Un tueur nommé Breton

Le surréalisme, un mouvement littéraire un peu agité? Ce fut aussi une entreprise de coupeurs de têtes!

Parce qu'il aurait 100 ans, voilà soudain André Breton sur le pavois, avec cette manie que nous avons de commémorer. On célèbre son beau visage de lion, on encense le maître, et Arte lui consacre toute une émission. Il l'eût mérité, sans aucun doute, si l'on y avait trouvé davantage que des textes dix fois diffusés par France-Culture - et des redondances entre ces textes - et quelques images. De surcroît, ces entretiens radiophoniques étaient manifestement écrits, et même très écrits, c'est-à-dire ampoulés. Mais l'intéressant n'est pas là.

Il est dans la bienveillance avec laquelle ici et là on commente le surréalisme dont Breton fut le pape, comme s'il ne s'agissait pas d'une entreprise de terrorisme intellectuel. D'une bande de tueurs, y compris entre eux. Desnos traite Breton de «fantôme destiné à pourrir éternellement parmi les puanteurs du paradis», Prévert de «jobard» ou de «minable auquel ne peuvent s'attacher que quelques femmes en couches, en mal de monstres» . Bataille décrit Breton comme «une vieille vessie religieuse», doublée «d'une gidouille molle et d'un animal à grande tignasse et tête à crachats» .

Ce qui ne les empêchera pas de se réconcilier pour fonder le groupe antifasciste. On pourrait multiplier les citations de ces coupeurs de têtes totalitaires, et qui ne se souvient d'Aragon avec sa «gomme à effacer l'immondice humaine» . Ils voulaient tuer. Annihiler l'adversaire. Mais qui découvrira, par hypothèse, André Breton aujourd'hui dans la représentation que l'on en donne croira que le surréalisme était un mouvement littéraire un peu agité et Breton un poète, somme toute inoffensif.

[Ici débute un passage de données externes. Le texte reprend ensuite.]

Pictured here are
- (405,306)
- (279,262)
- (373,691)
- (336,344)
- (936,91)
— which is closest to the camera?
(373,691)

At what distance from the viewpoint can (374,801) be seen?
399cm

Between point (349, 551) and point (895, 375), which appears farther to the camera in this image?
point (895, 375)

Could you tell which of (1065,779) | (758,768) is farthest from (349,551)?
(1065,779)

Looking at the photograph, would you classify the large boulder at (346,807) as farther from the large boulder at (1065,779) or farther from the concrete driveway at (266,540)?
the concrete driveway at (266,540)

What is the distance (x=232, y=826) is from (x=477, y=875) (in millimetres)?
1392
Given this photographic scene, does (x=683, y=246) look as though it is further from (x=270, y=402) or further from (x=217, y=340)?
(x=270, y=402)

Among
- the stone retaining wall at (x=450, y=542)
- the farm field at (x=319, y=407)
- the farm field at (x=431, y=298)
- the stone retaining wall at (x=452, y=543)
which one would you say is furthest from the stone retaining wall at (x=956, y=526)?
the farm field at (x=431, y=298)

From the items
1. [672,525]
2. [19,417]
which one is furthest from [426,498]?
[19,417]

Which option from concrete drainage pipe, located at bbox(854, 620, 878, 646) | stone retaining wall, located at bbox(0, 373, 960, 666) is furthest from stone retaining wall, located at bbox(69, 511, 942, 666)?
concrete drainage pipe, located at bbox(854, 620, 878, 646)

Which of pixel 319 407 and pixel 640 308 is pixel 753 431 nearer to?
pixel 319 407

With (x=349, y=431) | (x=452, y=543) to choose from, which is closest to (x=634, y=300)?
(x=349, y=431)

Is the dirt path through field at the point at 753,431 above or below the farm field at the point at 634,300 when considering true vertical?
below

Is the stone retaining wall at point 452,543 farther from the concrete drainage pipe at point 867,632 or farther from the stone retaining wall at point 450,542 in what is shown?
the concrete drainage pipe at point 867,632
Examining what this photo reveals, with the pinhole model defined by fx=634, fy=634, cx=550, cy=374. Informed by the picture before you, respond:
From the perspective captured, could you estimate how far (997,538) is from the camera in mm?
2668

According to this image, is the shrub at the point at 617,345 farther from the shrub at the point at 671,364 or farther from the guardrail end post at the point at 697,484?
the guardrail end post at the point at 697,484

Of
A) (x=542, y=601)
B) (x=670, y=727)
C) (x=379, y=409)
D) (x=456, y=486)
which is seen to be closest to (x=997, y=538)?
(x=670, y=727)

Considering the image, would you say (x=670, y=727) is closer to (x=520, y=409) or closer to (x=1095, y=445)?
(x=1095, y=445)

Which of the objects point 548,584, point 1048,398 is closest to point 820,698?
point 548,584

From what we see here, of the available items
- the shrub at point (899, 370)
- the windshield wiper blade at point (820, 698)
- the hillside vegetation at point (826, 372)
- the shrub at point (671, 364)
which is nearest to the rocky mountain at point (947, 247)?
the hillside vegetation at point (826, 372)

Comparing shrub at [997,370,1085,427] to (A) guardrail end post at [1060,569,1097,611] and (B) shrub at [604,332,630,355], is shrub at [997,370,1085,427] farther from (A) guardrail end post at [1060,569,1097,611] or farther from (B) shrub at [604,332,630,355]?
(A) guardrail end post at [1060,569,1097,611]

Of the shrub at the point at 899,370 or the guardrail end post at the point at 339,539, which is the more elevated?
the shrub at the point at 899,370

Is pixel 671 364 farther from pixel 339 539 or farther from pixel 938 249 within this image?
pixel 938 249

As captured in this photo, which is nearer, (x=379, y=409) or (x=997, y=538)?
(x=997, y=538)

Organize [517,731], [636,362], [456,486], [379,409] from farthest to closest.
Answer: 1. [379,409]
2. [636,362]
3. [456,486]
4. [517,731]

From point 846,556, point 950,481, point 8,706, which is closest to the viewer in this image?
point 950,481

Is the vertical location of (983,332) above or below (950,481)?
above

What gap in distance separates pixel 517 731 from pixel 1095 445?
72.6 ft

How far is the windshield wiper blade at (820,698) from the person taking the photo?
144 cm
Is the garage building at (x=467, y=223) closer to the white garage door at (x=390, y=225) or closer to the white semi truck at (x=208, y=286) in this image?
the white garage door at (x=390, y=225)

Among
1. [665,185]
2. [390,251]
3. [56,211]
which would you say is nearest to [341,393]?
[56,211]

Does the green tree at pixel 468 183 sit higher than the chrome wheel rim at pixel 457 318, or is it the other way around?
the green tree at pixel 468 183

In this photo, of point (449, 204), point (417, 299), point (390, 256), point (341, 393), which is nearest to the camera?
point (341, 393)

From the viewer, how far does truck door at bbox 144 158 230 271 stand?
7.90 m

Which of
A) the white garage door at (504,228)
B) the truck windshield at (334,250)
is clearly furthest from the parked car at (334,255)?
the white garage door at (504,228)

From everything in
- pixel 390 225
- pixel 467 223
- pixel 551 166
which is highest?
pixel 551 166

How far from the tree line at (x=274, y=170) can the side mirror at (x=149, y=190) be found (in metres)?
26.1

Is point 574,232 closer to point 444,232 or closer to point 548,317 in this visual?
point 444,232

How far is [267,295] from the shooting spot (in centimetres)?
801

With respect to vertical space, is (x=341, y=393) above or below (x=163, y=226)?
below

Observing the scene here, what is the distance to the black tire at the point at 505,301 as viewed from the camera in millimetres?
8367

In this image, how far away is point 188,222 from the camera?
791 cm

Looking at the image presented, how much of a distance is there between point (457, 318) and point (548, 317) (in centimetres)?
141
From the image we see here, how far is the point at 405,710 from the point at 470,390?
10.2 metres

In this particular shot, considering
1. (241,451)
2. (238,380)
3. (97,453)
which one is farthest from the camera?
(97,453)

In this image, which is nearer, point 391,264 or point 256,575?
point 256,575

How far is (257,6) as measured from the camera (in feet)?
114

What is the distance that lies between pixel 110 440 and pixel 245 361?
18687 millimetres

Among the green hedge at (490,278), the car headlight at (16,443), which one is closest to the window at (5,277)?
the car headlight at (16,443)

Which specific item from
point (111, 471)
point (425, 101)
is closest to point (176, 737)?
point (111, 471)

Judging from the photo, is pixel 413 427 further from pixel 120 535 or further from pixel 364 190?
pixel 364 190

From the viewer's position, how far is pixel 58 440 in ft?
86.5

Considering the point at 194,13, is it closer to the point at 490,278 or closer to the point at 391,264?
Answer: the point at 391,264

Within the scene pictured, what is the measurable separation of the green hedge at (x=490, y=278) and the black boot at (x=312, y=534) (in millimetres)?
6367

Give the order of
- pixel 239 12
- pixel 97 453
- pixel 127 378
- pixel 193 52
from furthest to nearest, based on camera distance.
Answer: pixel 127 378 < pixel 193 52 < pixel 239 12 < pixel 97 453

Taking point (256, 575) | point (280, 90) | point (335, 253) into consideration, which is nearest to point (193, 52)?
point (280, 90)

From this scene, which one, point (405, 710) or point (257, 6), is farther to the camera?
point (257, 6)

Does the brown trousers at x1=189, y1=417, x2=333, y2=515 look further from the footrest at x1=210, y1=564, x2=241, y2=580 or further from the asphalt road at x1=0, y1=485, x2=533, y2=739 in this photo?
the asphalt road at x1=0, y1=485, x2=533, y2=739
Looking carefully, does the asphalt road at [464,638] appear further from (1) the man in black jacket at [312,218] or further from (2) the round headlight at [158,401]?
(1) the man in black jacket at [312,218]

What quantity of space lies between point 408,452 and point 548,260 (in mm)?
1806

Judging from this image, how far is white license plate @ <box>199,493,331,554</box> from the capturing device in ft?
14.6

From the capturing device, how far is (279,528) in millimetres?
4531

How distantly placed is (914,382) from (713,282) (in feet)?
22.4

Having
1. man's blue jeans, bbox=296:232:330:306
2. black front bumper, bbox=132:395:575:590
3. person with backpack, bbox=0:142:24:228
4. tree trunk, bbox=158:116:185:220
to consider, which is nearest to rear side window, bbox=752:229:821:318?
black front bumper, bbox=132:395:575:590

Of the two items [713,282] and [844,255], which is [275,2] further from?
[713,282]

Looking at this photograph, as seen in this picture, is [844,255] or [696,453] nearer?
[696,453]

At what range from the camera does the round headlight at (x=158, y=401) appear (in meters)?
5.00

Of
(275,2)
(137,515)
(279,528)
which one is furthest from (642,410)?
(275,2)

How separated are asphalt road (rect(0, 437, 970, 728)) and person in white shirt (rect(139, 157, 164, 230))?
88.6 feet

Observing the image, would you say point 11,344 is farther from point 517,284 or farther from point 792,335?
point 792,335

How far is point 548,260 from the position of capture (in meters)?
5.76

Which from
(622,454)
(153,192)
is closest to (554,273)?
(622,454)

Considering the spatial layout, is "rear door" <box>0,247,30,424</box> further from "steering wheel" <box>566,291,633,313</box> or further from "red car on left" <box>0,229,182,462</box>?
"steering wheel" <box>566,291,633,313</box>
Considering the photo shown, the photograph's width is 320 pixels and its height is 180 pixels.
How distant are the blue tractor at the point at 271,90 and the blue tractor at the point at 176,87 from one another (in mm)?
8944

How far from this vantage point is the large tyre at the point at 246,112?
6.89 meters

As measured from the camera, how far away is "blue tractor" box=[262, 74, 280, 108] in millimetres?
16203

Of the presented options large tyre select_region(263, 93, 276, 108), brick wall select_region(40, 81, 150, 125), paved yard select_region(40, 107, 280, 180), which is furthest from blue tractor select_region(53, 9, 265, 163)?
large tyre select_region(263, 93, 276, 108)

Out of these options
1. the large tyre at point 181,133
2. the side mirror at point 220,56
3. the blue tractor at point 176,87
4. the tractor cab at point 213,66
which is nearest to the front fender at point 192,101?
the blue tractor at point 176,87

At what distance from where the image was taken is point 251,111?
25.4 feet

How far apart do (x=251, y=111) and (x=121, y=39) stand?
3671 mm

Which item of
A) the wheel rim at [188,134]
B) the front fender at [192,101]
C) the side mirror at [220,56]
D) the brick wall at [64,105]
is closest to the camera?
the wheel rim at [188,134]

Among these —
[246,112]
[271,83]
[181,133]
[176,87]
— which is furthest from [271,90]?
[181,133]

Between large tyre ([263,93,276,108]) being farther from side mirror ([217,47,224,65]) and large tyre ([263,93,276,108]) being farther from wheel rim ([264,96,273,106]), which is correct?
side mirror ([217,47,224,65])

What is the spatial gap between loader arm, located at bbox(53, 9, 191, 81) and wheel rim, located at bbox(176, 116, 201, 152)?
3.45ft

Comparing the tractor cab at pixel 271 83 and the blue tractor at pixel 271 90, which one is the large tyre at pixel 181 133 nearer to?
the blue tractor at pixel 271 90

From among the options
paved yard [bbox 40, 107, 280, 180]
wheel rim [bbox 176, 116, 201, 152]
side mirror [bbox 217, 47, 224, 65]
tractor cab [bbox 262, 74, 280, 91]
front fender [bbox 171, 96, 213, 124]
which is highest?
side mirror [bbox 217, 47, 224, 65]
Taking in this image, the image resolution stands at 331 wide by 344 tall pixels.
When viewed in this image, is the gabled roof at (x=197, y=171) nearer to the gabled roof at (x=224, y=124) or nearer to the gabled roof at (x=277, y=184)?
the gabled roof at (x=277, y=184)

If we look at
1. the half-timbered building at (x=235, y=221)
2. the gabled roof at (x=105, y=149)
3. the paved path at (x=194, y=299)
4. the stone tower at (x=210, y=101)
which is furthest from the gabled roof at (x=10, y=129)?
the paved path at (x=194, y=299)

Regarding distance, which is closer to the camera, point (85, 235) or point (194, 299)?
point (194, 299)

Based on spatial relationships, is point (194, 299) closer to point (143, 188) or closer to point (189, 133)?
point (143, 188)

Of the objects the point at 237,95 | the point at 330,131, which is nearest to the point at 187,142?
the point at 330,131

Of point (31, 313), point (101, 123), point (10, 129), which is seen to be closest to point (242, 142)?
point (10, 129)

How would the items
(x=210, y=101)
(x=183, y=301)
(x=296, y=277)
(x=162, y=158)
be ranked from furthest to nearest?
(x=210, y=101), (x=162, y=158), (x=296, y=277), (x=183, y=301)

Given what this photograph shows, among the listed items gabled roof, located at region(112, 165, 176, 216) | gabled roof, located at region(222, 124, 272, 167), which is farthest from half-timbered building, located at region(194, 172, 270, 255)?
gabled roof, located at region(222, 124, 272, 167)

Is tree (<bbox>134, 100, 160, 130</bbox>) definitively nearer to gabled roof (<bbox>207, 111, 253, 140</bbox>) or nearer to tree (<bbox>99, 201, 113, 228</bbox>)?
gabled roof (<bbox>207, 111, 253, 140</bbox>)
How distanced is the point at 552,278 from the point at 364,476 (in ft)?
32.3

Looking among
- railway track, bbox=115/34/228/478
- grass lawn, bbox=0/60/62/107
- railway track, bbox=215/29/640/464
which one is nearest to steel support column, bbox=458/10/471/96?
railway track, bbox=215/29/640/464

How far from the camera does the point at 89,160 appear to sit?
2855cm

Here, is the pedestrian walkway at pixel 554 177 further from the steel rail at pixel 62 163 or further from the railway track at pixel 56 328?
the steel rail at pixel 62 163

Heureusement pour l'édification des jeunes générations, le film magistral de Luis Bunuel, «l'Âge d'or», hymne à l'amour fou comme force subversive, attaque contre l'Eglise, l'Armée, la Famille, est venu en fin de programme montrer ce que surréalisme voulait dire. Hongkong, ville debout, où les voleurs sont si nombreux que même les fenêtres des gratte-ciel ont des barreaux, Hongkong et sa baie fastueuse, Hongkong, ses milliardaires et ses misérables... Hongkong, troisième place financière du globe... L'heure arrive où la colonie britannique va réintégrer le giron de la Chine et nul n'ose prédire son avenir. Il n'y a pas de précédent historique.

Un bon documentaire nous a instruits sur le présent de la ville, les craintes et les espoirs de ses 6millions d'habitants (Arte). Les craintes surtout. Qui a envie d'être gouverné par la Chine? Les optimistes pensent qu'ils vont partir à l'assaut de l'immense marché chinois. Les pessimistes évoquent la tragédie de la place Tiananmen. Hongkong vit ses derniers mois, souffle suspendu.

Que manque-t-il à Lionel Jospin? Des idées, comme le prétendent les Guignols? Alors, disons qu'il n'est pas le seul. Vous en voyez, vous, des idées, quelque part? Michel Rocard en a avancé une, un peu compliquée dans l'énoncé, mais qui paraissait ingénieuse pour réduire la durée du travail sans réduire les salaires. C'est du moins ce que j'ai cru comprendre. Mais il parlait si vite qu'en face de lui Michèle Cotta et Paul Guilbert sont restés cois, incertains eux aussi d'avoir bien compris («Polémiques»). On devrait toujours inviter Michel Rocard avec un interprète.

Le trio réuni par Pivot était brillant : Rushdie, Umberto Eco, Mario Vargas Llosa. Malheureusement, quelle que soit leur dimension, les écrivains sont toujours insipides quand ils parlent de leur roman. Et même : plus un roman est bon, moins il se laisse raconter. Cela n'a pas manqué. Toute la virtuosité de Pivot a été impuissante à animer ses prestigieux invités. À les regarder, on était comme au zoo. Rushdie fut plus à son aise à «7 sur 7», oùil était venu rejoindre Bernard-Henri Lévy. Sa barbe est grise. Il a vieilli. On vieillirait à moins. Mais il a toujours son bon humour perçant. Leur bref dialogue eut du ton. Rushdie voudrait être lu comme s'il était un autre, un écrivain quelconque délivré de sa légende. Difficile. Elle pèse sur lui depuis sept ans comme un manteau de plomb.

Kasparov, on l'aurait embrassé. Ainsi, contre la machine bête et butée comme tous les ordinateurs, mais riche en milliards de connexions, il a été le plus fort, armé de sa seule intelligence. Echec et mat. C'est le triomphe du Petit Poucet sur l'ogre IBM. Hurrah!